Worcester prosecutors requested $50,000 cash bail for each of those charges, an amount approved by Clinton District Court Judge Martha Brennan, according to court documents.

But Tavares appealed the bail and on July 16, Superior Court Judge Kathe Tuttman released him on personal recognizance. Tavares was freed and fled the state to marry and live in a Washington trailer with Jennifer Lynn Tavares, who met the convict at Walpole after answering an inmate personal ad. He defaulted on a July 23 court date, prosecutors said.

Captain Ed cuts through all the hype surrounding the issue here in a well-reasoned post, where he addresses the comparisons being made to the Willie Horton case:

The e-mails I have received about this today, based on a report at Free Republic, call this Romney’s Willie Horton event. Romneys’ opponents there and elsewhere claim these murders are a “direct result of Romney’s liberal appointments to the bench,” and a foretaste of what will come from a Romney presidency. Unfortunately, this is quite an exaggeration.

[…]

This [case], however, differs from the Horton issue with Michael Dukakis in two important ways. First, judicial appointments in Massachusetts work very differently than at the federal level. As with New York City, a judicial panel recommends a few candidates for each opening to the Governor, who rarely if ever works outside the system. These candidates get reviewed by the panel through their records, but with their names removed, in order to ensure fairness. Tuttman would have appeared to be a good candidate; she had a good track record as a prosecutor, and had won convictions in some higher-profile cases.
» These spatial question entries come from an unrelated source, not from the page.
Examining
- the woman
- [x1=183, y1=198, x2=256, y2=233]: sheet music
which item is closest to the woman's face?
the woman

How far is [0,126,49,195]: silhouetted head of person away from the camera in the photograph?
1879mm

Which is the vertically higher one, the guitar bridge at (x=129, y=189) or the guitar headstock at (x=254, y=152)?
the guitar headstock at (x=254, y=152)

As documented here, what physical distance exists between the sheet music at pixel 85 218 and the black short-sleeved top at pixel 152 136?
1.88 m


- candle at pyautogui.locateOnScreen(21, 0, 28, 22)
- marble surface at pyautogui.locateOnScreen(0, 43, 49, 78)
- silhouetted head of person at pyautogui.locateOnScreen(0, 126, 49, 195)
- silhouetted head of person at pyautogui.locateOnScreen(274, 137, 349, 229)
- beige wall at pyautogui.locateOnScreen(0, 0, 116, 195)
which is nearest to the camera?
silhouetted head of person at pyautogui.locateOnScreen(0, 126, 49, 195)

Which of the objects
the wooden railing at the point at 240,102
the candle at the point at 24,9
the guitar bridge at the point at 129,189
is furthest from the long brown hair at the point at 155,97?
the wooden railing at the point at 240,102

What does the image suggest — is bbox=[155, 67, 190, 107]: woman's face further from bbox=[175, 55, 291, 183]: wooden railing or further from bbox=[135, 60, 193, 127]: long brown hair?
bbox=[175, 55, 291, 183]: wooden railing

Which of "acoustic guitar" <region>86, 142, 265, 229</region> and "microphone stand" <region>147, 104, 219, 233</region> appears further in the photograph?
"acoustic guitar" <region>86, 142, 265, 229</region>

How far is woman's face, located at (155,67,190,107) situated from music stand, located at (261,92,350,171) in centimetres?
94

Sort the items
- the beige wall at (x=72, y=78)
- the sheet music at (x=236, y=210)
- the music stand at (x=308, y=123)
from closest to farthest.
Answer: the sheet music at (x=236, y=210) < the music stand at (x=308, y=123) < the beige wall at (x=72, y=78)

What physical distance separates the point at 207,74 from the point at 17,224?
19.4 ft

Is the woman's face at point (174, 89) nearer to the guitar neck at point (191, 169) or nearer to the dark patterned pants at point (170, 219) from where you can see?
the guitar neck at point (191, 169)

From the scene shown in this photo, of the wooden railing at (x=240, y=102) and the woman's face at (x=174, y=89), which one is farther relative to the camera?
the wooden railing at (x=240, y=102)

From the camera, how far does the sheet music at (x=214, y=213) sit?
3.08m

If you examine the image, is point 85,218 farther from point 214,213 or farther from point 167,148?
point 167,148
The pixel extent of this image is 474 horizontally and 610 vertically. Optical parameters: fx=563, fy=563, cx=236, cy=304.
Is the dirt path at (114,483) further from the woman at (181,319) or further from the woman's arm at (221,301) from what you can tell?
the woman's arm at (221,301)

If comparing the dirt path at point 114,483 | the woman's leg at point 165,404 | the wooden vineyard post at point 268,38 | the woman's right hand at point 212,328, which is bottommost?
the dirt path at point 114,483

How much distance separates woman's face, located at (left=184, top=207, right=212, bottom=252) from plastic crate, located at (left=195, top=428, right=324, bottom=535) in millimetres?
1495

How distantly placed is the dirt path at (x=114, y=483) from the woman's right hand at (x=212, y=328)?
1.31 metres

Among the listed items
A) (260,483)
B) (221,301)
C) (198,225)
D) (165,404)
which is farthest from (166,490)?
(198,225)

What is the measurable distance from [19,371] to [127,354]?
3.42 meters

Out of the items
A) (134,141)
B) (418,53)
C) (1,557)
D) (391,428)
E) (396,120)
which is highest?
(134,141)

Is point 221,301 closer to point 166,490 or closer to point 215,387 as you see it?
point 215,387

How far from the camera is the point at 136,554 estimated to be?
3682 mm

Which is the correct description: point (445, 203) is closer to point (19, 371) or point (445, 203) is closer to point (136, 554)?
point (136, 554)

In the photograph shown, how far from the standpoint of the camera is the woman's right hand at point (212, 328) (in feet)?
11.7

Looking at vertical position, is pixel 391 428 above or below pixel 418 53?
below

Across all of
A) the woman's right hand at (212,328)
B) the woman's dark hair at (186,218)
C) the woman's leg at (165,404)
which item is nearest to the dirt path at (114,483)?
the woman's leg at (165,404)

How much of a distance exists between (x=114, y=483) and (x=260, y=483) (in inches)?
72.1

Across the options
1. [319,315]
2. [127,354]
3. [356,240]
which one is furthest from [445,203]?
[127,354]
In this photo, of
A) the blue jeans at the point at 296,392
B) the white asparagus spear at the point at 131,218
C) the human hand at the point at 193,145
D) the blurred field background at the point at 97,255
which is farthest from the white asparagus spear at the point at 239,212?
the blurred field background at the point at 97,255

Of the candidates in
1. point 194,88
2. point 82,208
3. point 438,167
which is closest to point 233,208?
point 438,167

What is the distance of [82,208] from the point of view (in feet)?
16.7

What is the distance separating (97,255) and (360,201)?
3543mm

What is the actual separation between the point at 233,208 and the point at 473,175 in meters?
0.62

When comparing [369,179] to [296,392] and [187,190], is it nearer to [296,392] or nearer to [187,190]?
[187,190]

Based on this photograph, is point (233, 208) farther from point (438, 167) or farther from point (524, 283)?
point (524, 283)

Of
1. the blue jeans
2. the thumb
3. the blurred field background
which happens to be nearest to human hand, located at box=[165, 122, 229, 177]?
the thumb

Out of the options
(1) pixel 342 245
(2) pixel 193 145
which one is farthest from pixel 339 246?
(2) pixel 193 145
Romney’s critics then complained that he hadn’t appointed more women to the bench. He pressed the Judicial Nominating Commission to provide more potential female candidates for appointments. This demonstrates that Romney had only small latitude in selecting these candidates.

[…]

Romney’s appointment in Tuttman certainly turned out badly, but one has to understand the conext of that appointment. The nomination process has burdensome limits, and the selection of a successful prosecutor for that slot would certainly have given some confidence that the new judge would err on the side of caution from the bench. Tragically, that hope was dashed and two people have had their lives senselessy ended — but that responsibility falls on the shoulders of the judge herself, and of course the murderer.

I have a lot of issues with Mitt Romney, but this isn’t one of them. If anything it’s a sad statement on the judicial nomination process in addition to the obvious sheer stupidity that can be shown by those in the court system charged with upholding the law in this country.